- **Document section**:

******

Friday, December 9, 2011

Paradox of Morality

Figuring out morality from a Christian perspective sometimes feels like an exercise in paradox. Not so much how to be good; that's fairly straightforward in theory, if not always in practice – love God and your neighbor; do justice, love mercy, walk humbly with your God; etc. Of course it can be a challenge to figure out what it means to love your neighbor in particular circumstances, let alone when you have more than one neighbor and their needs seem to be in conflict. But that's not what I'm concerned with here. Instead I'm concerned with why we try.

I do think we should try, but I find that I can run myself in circles trying to explain why. I don't think it's about avoiding punishment, trying not to go to hell, that sort of thing. That's commonly given as an explanation for Christian morality, and often levied as criticism of the Church – that it tries to manipulate people's behavior by threatening them with eternal punishment. But I don't think that's the case. I think that salvation, defined as reconciliation with God and promise of being part of the new creation, has already been accomplished for everyone through Jesus, and the only way to lose it is to refuse it constantly forever and ever.

******

- **Recorded data**:
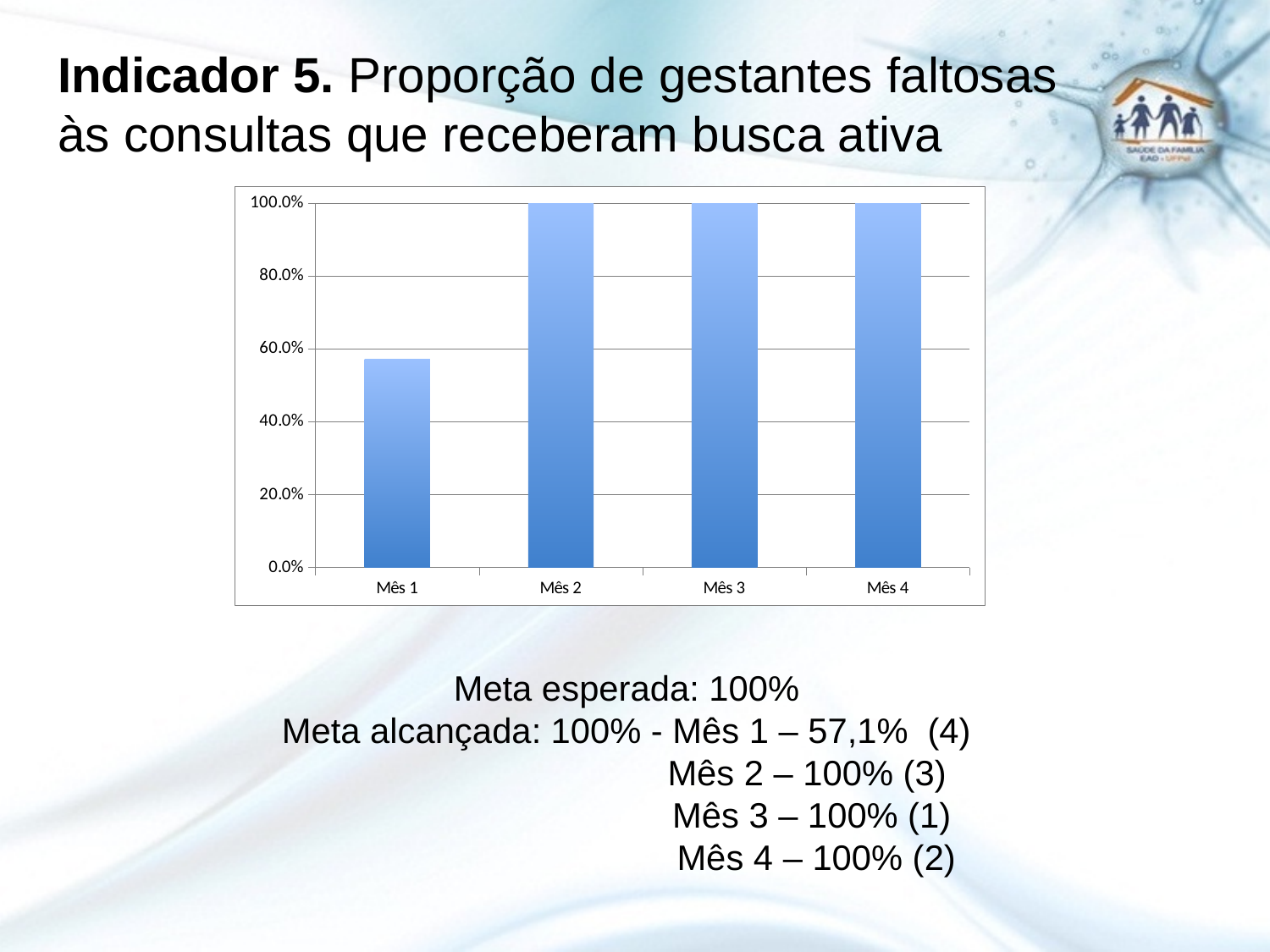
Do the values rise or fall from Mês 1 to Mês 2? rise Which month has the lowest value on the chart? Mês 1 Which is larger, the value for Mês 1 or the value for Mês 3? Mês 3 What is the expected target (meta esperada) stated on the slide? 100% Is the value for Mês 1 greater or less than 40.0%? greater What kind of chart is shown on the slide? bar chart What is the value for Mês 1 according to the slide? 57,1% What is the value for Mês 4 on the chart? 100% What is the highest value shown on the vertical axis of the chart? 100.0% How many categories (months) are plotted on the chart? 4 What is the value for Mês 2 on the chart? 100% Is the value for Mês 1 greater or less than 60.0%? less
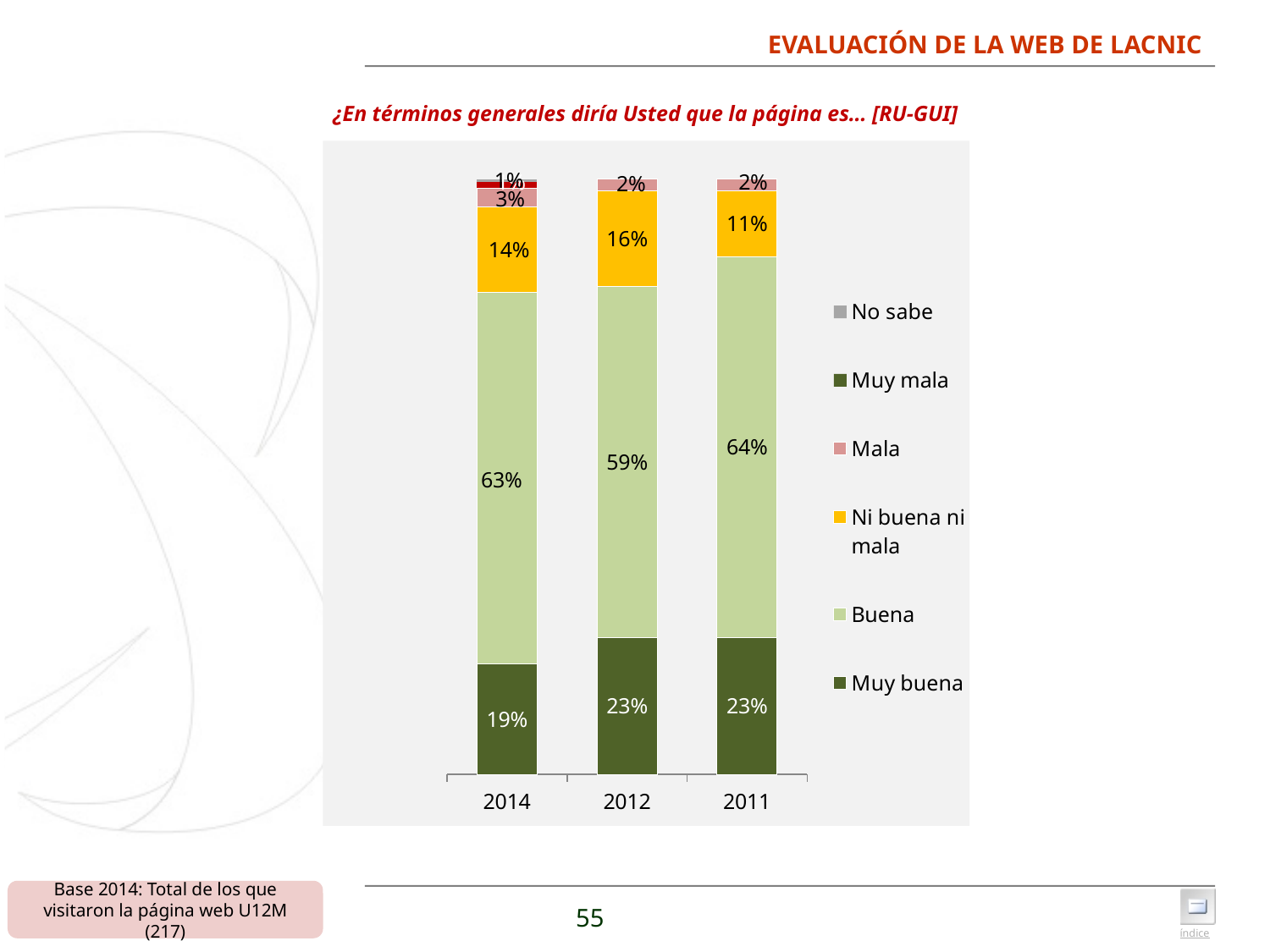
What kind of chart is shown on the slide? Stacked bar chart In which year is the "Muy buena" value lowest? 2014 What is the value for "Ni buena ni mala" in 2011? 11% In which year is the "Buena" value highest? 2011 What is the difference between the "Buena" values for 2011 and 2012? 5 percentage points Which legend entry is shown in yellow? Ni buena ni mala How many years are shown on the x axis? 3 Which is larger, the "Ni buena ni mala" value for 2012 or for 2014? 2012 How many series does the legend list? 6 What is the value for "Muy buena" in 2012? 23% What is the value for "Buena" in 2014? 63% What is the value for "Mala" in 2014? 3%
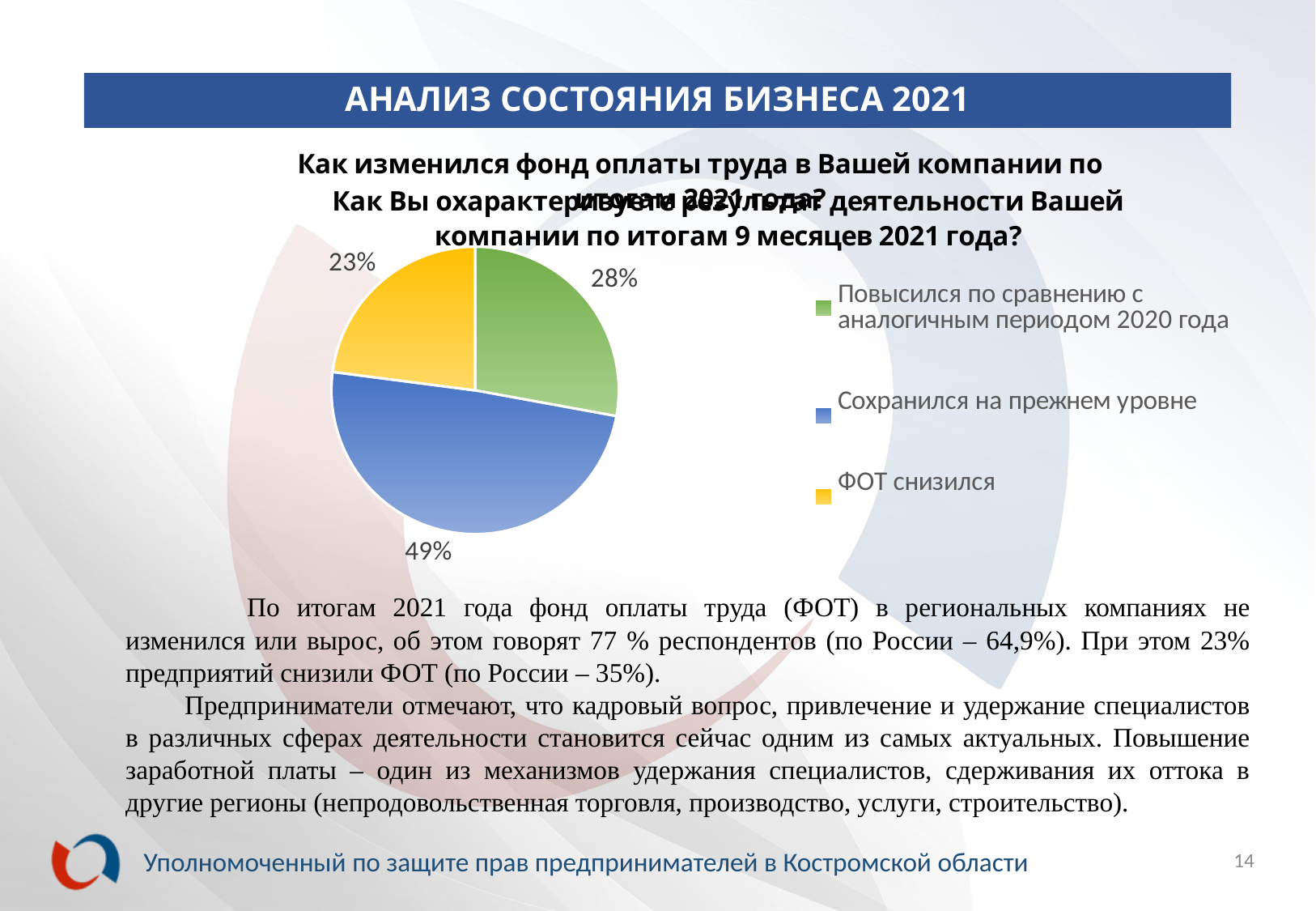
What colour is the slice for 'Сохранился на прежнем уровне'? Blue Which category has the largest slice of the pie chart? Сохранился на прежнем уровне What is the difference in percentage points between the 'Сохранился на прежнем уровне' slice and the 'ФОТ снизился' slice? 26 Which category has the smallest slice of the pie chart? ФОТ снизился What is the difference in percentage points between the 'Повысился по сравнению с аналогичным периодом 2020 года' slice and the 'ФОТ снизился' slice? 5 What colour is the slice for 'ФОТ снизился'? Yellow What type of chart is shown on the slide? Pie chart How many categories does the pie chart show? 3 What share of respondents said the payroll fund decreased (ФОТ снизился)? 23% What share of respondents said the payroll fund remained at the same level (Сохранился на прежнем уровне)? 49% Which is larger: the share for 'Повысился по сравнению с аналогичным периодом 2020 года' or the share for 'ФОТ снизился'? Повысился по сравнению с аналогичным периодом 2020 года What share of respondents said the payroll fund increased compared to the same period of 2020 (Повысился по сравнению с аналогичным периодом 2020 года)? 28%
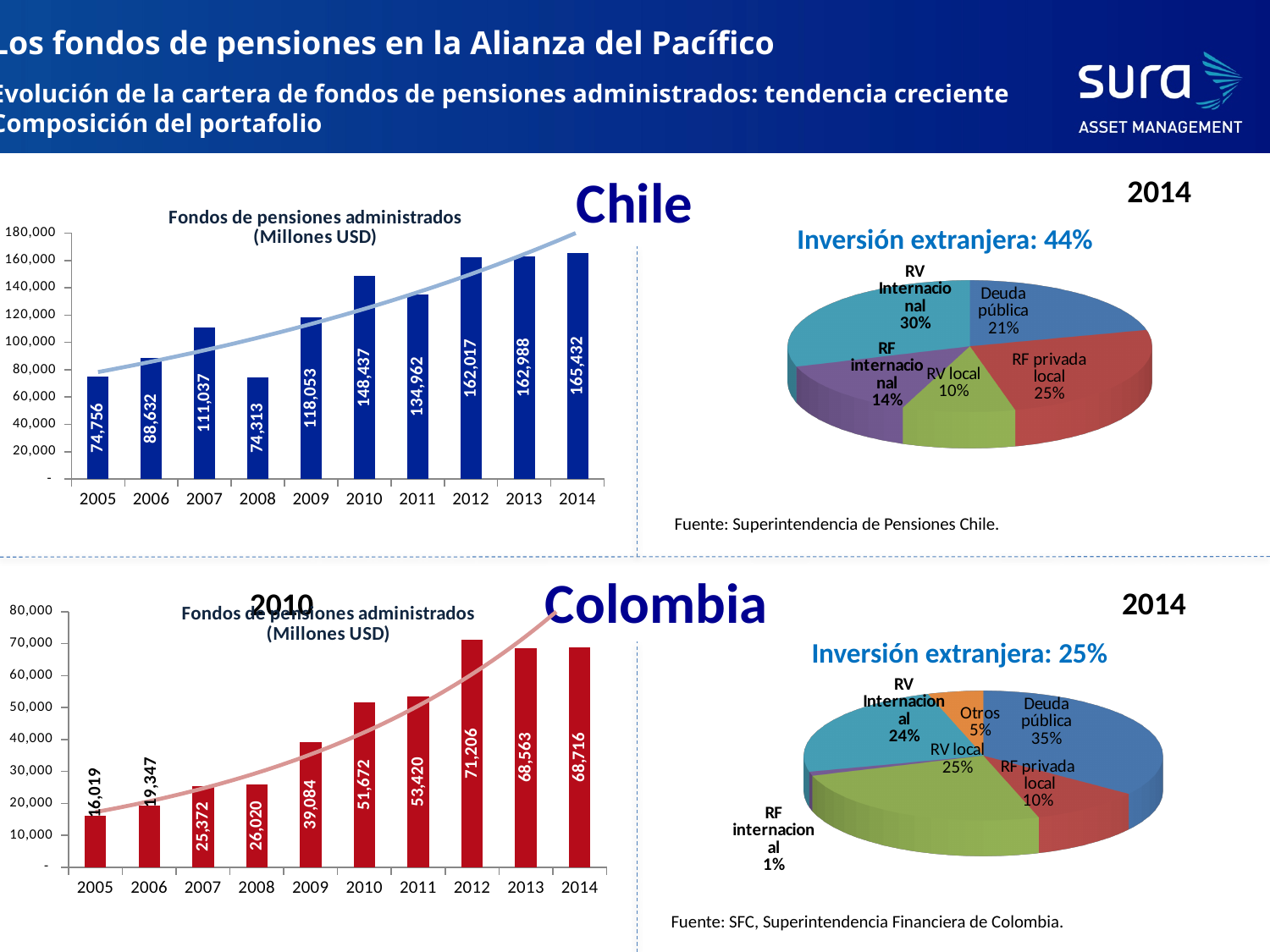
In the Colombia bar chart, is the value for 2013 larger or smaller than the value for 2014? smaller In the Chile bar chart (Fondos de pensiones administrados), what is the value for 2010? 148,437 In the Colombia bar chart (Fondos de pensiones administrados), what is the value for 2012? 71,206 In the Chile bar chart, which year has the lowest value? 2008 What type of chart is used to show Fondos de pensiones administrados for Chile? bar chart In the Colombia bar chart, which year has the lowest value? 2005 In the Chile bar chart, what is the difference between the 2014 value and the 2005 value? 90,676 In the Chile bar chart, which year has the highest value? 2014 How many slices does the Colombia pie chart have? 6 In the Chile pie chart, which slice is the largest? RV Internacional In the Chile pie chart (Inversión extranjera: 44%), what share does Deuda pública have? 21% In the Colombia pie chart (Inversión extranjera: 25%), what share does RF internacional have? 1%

******

- **Prompt 1**: Please return the section of the morality post starting at "Paradox of Morality" and ending at "why we try.".
- **Prompt 2**: Resume the morality post from its last sentence and keep writing.
The data has no connection to the morality post.

- **Written response 1**:
Paradox of Morality

Figuring out morality from a Christian perspective sometimes feels like an exercise in paradox. Not so much how to be good; that's fairly straightforward in theory, if not always in practice – love God and your neighbor; do justice, love mercy, walk humbly with your God; etc. Of course it can be a challenge to figure out what it means to love your neighbor in particular circumstances, let alone when you have more than one neighbor and their needs seem to be in conflict. But that's not what I'm concerned with here. Instead I'm concerned with why we try.

- **Written response 2**:
So I don't think moral behavior is about trying to avoid divine punishment at all. Some of it might be about avoiding punishment in the here and now, by legal enforcement or social sanctions, but that only scratches the surface of the full depth of a well-lived life. I've been reading a good bit of N.T. Wright's work lately, and I find meaning in his presentation of the idea that we're called to build for God's kingdom, even as we live in the old creation. I especially like the idea that no good work will be wasted, all goodness begun here will be affirmed and find its full meaning in the new creation. And I also like his explanation that yes, we'll be rewarded for our good works, but that the reward will consist of something more like satisfaction and increased ability to perform and enjoy the work of the new creation – more like the reward of practicing a skill than of earning a wage.

The difficulty I have with that description is that it doesn't seem to do a lot for discipline, at least to me. It's wonderful to think that doing good is making a permanent contribution to God's kingdom, as well as helping out in the here and now. But that alone doesn't make it particularly clear why I should try to be more good than I feel like being at any given time. Why I should be attentive to others even when I'm tired, why I should work to keep and open mind and heart about whether the way I live is in accordance with God's will, why I should fight the temptation to brag or gossip or manipulate – especially if I can get away with it.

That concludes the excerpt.